▶ QUESTIONS TO ANSWER
(a) Translate this sentence from the excerpt about drinking into Spanish: "Somehow, I ran across the Hip Sobriety website."
(b) Duplicate part of the excerpt about drinking word for word, starting at the words "Life was compartmentalized" and stopping after the words "out the window.".

** Opening EXCERPTED PASSAGE block **

Life was compartmentalized between those two places, except for one tiny-big thing:
Now, even when I wanted to stop, I felt compelled to drink, every evening. I reeeeeeallllllyyyyy wanted to. Then I’d rationalize (“What’s the big deal with a few glasses of wine?”). Even when I told myself I wouldn’t drink, I’d end up having wine or somehow it always just “seemed to happen.”
I was paying attention. And it seemed to me that something was amiss if I was telling myself I wanted to live one way, right up until a certain hour of the day, when all of those values and ideas seemed to go out the window.
Somehow, I ran across the Hip Sobriety website. I began reading. Holly, founder of Hip Sobriety, recommends a book called This Naked Mind by Annie Grace. And then there was this blog post by Aidan Rowley, which I could very much relate to, on “Drinking Words.”
In particular, I read This Naked Mind with fascination. While I had never drank the same volume as the author, the patterns were exactly the same. Reading about Rowley’s experience, was also interesting—because of the similarities. Turns out that my story with drinking? Not so very unique. Why? Because chemical dependency ain’t so very unique. Once again:
Give someone enough sugar, every day, day after day, and they will crave sugar—particularly if you tie that sugar in any way to rewards or dealing with stress.

** Closing EXCERPTED PASSAGE block **
** Opening DATA EXCERPTS block **

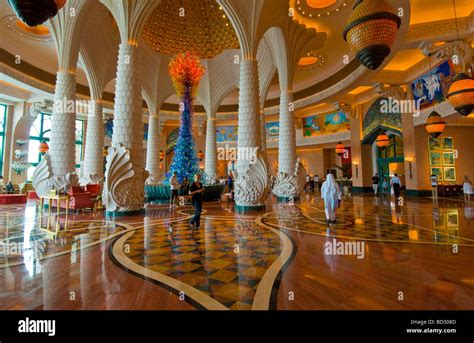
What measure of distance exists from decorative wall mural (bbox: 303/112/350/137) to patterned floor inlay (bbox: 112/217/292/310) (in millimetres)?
15384

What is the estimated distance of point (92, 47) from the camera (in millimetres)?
10969

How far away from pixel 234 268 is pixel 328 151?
20.3 metres

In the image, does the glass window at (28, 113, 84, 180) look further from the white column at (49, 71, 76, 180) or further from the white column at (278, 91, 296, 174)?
the white column at (278, 91, 296, 174)

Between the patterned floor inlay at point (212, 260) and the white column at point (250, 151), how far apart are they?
2471 millimetres

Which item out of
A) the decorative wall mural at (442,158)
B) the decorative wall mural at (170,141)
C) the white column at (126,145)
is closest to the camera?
the white column at (126,145)

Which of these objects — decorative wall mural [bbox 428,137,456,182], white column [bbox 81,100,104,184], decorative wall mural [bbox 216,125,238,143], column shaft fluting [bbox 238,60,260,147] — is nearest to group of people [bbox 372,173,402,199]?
decorative wall mural [bbox 428,137,456,182]

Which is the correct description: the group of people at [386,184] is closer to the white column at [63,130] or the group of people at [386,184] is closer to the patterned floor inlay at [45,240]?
the patterned floor inlay at [45,240]

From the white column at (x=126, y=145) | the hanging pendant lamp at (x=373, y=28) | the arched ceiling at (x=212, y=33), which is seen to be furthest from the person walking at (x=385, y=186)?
the white column at (x=126, y=145)

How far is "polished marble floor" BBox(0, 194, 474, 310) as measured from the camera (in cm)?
186

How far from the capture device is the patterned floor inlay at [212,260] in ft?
6.48

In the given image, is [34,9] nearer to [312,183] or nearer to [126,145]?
[126,145]

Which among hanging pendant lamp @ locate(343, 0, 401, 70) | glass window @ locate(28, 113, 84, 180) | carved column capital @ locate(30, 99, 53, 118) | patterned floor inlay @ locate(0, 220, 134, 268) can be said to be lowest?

** Closing DATA EXCERPTS block **

▶ SOLUTIONS TO EACH TASK
(a) De alguna manera, me encontré con el sitio web de Hip Sobriety.

(b)
Life was compartmentalized between those two places, except for one tiny-big thing:
Now, even when I wanted to stop, I felt compelled to drink, every evening. I reeeeeeallllllyyyyy wanted to. Then I’d rationalize (“What’s the big deal with a few glasses of wine?”). Even when I told myself I wouldn’t drink, I’d end up having wine or somehow it always just “seemed to happen.”
I was paying attention. And it seemed to me that something was amiss if I was telling myself I wanted to live one way, right up until a certain hour of the day, when all of those values and ideas seemed to go out the window.